Blink1Control is the official companion app for the blink(1) — a tiny USB RGB LED indicator from ThingM — letting you wire any Mac event, notification, or data source to a physical light on your desk.
What is Blink1Control?
Blink1Control is a macOS utility that acts as the brain behind the blink(1) USB RGB LED device, translating software events into coloured light pulses you can see without glancing at a screen. If you've ever missed a Slack ping, a CI build failure, or a calendar reminder because you were heads-down in code, the blink(1) + Blink1Control combination gives you a peripheral that quietly nags you with colour instead of sound.
The app runs as a menu-bar daemon and talks to the hardware over USB HID, so there's no background service to babysit — it just appears in your menu bar and stays out of the way until you need it.
What does Blink1Control do best?
Blink1Control excels at bridging software state to a tangible, ambient signal — a skill that no amount of desktop notifications can replicate once you've grown numb to them.
- Pattern editor: build multi-step colour sequences with precise timing — useful for distinguishing a warning (slow amber pulse) from a hard failure (fast red strobe) at a glance across the room.
- URL inputs: poll any HTTP endpoint on an interval and map the JSON response to a colour. I've used this to turn a green light red the moment a deployment pipeline flips to failed on a remote CI server.
- IFTTT and webhook triggers: inbound webhooks mean external services — GitHub Actions, PagerDuty, Zapier — can push colour changes directly without the Mac needing to poll anything.
- Script hooks: run a shell script or AppleScript on a schedule and hand its output to the LED. If you can script it, you can light it.
- Multiple devices: own more than one blink(1)? Blink1Control addresses them independently, so you can assign CPU temperature to one and unread email count to another.
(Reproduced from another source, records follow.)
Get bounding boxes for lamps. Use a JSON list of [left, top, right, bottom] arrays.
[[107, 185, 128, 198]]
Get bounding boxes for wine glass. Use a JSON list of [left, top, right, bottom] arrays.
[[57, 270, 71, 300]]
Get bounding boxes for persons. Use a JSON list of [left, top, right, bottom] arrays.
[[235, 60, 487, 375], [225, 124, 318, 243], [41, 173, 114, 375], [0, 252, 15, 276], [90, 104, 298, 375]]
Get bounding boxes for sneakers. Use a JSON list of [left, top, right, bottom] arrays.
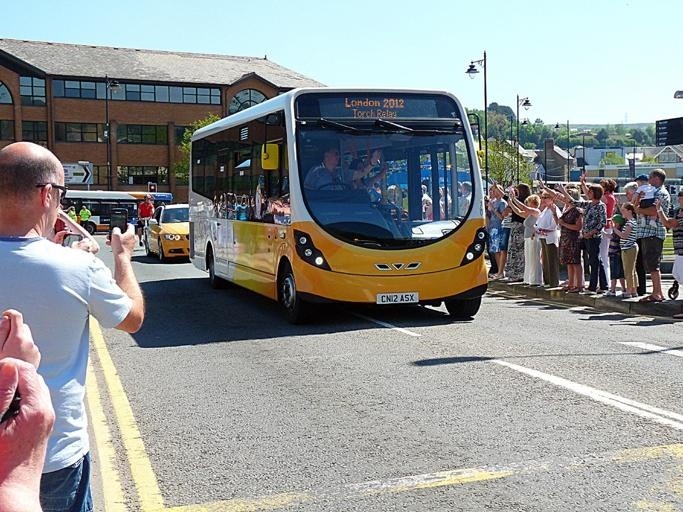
[[649, 220, 657, 228], [488, 270, 646, 298]]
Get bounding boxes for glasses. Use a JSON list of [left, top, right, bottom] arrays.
[[35, 183, 66, 199]]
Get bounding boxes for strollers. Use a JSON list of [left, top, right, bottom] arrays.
[[667, 256, 682, 299]]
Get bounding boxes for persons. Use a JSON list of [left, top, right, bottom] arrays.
[[210, 193, 298, 225], [2, 357, 55, 511], [135, 195, 154, 247], [0, 141, 146, 511], [300, 142, 393, 205], [415, 170, 683, 303], [55, 203, 100, 254], [0, 308, 45, 375]]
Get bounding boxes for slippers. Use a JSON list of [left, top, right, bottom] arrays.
[[639, 296, 662, 303]]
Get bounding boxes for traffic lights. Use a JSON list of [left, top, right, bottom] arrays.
[[148, 183, 156, 193]]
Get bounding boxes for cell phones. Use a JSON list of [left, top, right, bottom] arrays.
[[109, 208, 128, 241]]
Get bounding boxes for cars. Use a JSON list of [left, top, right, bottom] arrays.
[[193, 192, 291, 250], [400, 183, 407, 194], [143, 203, 188, 261]]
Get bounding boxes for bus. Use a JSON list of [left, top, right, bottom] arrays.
[[187, 88, 488, 327], [59, 189, 172, 236]]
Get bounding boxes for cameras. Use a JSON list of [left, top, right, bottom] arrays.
[[63, 233, 83, 248], [485, 196, 489, 205]]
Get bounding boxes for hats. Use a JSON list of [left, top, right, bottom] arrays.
[[613, 214, 624, 226], [634, 175, 648, 182]]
How much does Blink1Control cost?
Blink1Control is free to download and use — the hardware itself is what you pay for. The blink(1) device is sold directly by ThingM and through various resellers; the software companion carries no licence fee, subscription, or in-app purchase. For a utility this capable, the zero-dollar price tag is genuinely unusual and worth calling out.
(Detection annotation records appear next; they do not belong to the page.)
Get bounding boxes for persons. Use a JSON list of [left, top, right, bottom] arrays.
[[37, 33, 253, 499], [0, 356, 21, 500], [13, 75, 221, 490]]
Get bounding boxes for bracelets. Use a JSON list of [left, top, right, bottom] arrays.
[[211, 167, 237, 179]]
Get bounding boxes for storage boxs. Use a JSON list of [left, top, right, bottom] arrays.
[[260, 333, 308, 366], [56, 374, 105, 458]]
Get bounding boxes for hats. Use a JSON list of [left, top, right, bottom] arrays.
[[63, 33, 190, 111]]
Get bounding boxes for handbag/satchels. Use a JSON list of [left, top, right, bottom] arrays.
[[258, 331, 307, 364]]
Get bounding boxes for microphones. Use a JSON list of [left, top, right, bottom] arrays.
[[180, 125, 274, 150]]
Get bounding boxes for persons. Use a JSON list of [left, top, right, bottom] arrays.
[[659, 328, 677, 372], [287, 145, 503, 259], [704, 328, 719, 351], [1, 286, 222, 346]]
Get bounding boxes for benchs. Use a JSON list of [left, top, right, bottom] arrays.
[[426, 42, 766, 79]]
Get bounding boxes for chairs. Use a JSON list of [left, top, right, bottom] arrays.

Who should use Blink1Control?
Developers and sysadmins are the obvious audience — anyone who monitors build pipelines, server uptime, or deployment queues will find immediate value. But the use cases stretch further: a YouTuber using it as an on-air tally light, a trader mapping a price threshold to a colour alert, a writer whose Pomodoro timer ticks through a gentle colour shift from green to red as the session winds down.
If your workflow already involves tools like Raycast scripts, Alfred workflows, or custom shell automations, Blink1Control slots in naturally alongside them. It won't replace a proper monitoring dashboard like Grafana or Datadog, but it adds a physical, always-visible layer on top of whatever you already run.
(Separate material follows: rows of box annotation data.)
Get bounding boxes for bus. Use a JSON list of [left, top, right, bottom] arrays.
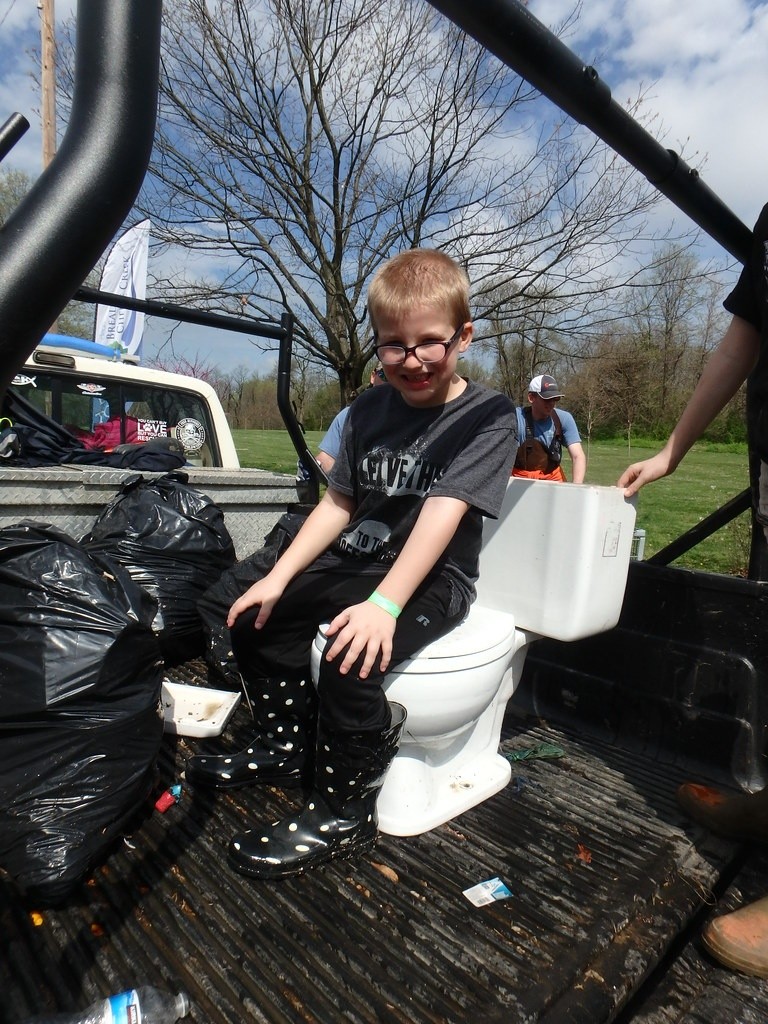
[[1, 334, 255, 485]]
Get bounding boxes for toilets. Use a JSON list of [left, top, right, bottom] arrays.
[[311, 475, 638, 838]]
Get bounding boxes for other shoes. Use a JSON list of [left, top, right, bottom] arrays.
[[701, 895, 768, 978], [678, 783, 768, 838]]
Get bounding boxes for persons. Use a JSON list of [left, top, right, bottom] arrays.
[[701, 884, 768, 992], [516, 374, 588, 484], [613, 200, 768, 572], [186, 247, 521, 882]]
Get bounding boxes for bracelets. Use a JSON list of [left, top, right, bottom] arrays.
[[365, 592, 403, 620]]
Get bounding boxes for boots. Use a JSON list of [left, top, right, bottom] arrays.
[[227, 701, 407, 877], [184, 674, 316, 789]]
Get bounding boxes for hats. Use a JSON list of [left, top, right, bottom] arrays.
[[374, 361, 383, 372], [529, 374, 565, 400]]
What are the best Blink1Control alternatives?
There is no direct software alternative because Blink1Control is purpose-built for a specific piece of hardware — the comparison is really between physical notification strategies. If you want ambient light without the USB device, Elgato's Key Light and Stream Deck ecosystem offer a broader canvas but cost considerably more and are aimed at streamers rather than developer workflows. Mela or plain calendar alerts work for time-based nudges, but they live on-screen, which defeats the whole point. For pure software notification routing on the Mac, Reeder's notification badges, Notchmeister, or even a Shortcuts automation can surface events — none of them give you a light you can see from across the office.
In short: if you own a blink(1), Blink1Control is the only serious option. If you're still deciding whether to buy the hardware, the free software lets you explore its capabilities before you spend anything.
How does Blink1Control compare to writing your own scripts?
ThingM ships open command-line tools (blink1-tool) that can drive the LED from any shell script or cron job. I've done that route — it works, but you end up stitching together your own polling loops, error handling, and pattern logic. Blink1Control packages all of that into a GUI with a visual pattern editor, a rules engine, and live preview, saving an afternoon of shell gymnastics. For power users who want maximum control, the CLI and the app are complementary rather than competing — I use Blink1Control for the routine rules and drop to blink1-tool for one-off scripted sequences.